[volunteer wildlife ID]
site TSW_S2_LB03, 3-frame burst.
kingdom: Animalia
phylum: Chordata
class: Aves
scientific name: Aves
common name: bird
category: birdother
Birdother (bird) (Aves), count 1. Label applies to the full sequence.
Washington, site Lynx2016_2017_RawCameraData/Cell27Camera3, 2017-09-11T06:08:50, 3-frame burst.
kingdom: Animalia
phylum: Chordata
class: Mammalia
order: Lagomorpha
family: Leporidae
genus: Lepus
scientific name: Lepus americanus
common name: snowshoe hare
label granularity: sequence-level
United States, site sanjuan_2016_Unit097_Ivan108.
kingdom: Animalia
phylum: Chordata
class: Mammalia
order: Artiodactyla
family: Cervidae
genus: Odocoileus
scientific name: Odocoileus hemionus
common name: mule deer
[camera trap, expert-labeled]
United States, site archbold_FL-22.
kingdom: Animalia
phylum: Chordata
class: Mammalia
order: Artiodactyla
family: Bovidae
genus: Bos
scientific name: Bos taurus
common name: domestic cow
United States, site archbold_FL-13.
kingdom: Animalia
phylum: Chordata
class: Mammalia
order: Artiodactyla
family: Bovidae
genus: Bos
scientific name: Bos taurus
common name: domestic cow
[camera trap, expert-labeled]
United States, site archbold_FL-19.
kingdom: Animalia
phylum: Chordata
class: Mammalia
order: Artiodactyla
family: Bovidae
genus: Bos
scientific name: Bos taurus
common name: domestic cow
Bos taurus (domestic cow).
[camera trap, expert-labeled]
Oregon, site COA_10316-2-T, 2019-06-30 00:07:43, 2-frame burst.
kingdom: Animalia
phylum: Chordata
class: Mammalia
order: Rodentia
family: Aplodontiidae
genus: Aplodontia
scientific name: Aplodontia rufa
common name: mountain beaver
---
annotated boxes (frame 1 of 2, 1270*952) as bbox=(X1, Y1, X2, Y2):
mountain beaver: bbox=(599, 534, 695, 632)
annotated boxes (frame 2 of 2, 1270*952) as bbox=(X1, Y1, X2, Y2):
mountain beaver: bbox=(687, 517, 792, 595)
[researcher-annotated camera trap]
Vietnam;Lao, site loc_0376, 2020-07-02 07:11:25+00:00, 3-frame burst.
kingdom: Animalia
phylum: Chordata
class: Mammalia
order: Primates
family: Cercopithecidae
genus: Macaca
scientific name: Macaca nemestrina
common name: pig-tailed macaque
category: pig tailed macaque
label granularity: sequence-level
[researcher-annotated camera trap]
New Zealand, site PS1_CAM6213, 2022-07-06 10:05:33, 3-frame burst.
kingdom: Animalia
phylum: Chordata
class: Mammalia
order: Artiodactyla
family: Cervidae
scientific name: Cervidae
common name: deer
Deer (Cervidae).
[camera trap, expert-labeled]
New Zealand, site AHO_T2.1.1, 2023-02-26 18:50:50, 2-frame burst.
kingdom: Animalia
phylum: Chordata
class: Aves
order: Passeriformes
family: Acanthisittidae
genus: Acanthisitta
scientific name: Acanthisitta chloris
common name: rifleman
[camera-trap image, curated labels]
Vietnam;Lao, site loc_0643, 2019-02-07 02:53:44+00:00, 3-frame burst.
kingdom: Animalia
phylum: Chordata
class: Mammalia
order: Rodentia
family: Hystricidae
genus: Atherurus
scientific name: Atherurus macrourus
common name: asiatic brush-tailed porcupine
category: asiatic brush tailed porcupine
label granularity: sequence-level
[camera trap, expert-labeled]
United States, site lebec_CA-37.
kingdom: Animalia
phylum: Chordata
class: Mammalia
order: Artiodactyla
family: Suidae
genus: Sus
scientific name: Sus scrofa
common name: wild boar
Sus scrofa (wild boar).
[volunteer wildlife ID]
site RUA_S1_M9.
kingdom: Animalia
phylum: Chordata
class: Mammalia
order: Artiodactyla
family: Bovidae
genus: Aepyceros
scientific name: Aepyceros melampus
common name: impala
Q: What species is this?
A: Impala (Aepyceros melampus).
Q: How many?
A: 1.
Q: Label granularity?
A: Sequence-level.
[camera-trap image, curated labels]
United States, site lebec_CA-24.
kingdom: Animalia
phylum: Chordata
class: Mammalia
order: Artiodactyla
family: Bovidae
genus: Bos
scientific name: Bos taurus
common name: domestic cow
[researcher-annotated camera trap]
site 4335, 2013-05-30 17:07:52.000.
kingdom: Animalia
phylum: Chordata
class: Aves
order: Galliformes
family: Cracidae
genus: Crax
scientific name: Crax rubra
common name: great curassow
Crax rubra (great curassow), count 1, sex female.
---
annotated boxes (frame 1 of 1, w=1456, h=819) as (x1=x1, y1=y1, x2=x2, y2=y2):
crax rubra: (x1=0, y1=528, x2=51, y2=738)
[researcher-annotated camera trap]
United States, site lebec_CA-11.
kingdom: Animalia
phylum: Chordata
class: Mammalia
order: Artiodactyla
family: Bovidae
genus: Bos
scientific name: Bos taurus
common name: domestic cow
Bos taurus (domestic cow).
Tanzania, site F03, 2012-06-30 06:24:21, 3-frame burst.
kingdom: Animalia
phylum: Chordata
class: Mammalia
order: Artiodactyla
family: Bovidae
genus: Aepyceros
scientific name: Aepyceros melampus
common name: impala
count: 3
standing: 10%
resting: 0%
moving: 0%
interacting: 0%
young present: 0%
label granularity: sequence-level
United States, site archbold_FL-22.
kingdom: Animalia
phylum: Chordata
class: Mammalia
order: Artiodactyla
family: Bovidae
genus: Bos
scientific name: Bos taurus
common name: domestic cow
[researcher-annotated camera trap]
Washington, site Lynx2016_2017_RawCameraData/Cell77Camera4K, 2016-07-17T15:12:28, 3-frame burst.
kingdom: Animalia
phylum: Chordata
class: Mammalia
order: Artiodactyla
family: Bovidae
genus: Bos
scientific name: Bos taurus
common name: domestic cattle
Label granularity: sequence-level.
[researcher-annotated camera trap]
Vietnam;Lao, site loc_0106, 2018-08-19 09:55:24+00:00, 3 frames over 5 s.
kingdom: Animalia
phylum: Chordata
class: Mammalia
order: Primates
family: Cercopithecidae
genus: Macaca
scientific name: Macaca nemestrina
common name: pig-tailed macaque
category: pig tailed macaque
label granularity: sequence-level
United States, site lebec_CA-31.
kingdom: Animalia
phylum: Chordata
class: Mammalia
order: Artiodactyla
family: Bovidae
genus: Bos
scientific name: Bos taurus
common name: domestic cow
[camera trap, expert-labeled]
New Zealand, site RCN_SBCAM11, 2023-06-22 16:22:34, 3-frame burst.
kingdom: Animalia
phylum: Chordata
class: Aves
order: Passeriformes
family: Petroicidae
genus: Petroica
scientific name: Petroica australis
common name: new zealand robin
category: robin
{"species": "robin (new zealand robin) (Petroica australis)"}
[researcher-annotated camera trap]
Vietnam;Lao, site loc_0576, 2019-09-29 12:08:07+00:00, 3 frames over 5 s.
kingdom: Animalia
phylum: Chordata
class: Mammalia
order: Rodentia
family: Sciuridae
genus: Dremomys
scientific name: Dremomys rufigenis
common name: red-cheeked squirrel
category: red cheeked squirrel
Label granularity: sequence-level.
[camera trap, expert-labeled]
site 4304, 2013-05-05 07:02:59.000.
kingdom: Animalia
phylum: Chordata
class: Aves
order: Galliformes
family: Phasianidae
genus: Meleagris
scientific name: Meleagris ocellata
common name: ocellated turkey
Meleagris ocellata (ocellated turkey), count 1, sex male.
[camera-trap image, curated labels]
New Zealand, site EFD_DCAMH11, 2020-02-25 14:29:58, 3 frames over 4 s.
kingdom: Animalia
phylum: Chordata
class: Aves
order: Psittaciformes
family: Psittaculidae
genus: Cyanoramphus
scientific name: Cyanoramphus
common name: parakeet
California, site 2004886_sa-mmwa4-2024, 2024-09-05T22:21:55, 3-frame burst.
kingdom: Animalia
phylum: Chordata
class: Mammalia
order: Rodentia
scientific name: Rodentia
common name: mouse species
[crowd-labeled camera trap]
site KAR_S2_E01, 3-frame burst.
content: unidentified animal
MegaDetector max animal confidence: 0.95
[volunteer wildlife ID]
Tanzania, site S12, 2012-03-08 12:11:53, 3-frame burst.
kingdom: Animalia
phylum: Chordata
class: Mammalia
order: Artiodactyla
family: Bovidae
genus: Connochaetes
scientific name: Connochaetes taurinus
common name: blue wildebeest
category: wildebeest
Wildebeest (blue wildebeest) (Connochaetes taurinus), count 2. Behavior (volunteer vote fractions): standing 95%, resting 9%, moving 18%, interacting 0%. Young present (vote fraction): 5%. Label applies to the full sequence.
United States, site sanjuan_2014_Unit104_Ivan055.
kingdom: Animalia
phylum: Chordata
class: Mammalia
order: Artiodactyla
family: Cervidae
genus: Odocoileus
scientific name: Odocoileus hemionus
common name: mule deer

What the task asks:
Start with the line above that contains "Vietnam;Lao, site loc_0376, 2020-07-02" and stop after the line that contains "scientific name: Acanthisitta chloris". Output those lines exactly, and only those.

Answer to this task:
Vietnam;Lao, site loc_0376, 2020-07-02 07:11:25+00:00, 3-frame burst.
kingdom: Animalia
phylum: Chordata
class: Mammalia
order: Primates
family: Cercopithecidae
genus: Macaca
scientific name: Macaca nemestrina
common name: pig-tailed macaque
category: pig tailed macaque
label granularity: sequence-level
[researcher-annotated camera trap]
New Zealand, site PS1_CAM6213, 2022-07-06 10:05:33, 3-frame burst.
kingdom: Animalia
phylum: Chordata
class: Mammalia
order: Artiodactyla
family: Cervidae
scientific name: Cervidae
common name: deer
Deer (Cervidae).
[camera trap, expert-labeled]
New Zealand, site AHO_T2.1.1, 2023-02-26 18:50:50, 2-frame burst.
kingdom: Animalia
phylum: Chordata
class: Aves
order: Passeriformes
family: Acanthisittidae
genus: Acanthisitta
scientific name: Acanthisitta chloris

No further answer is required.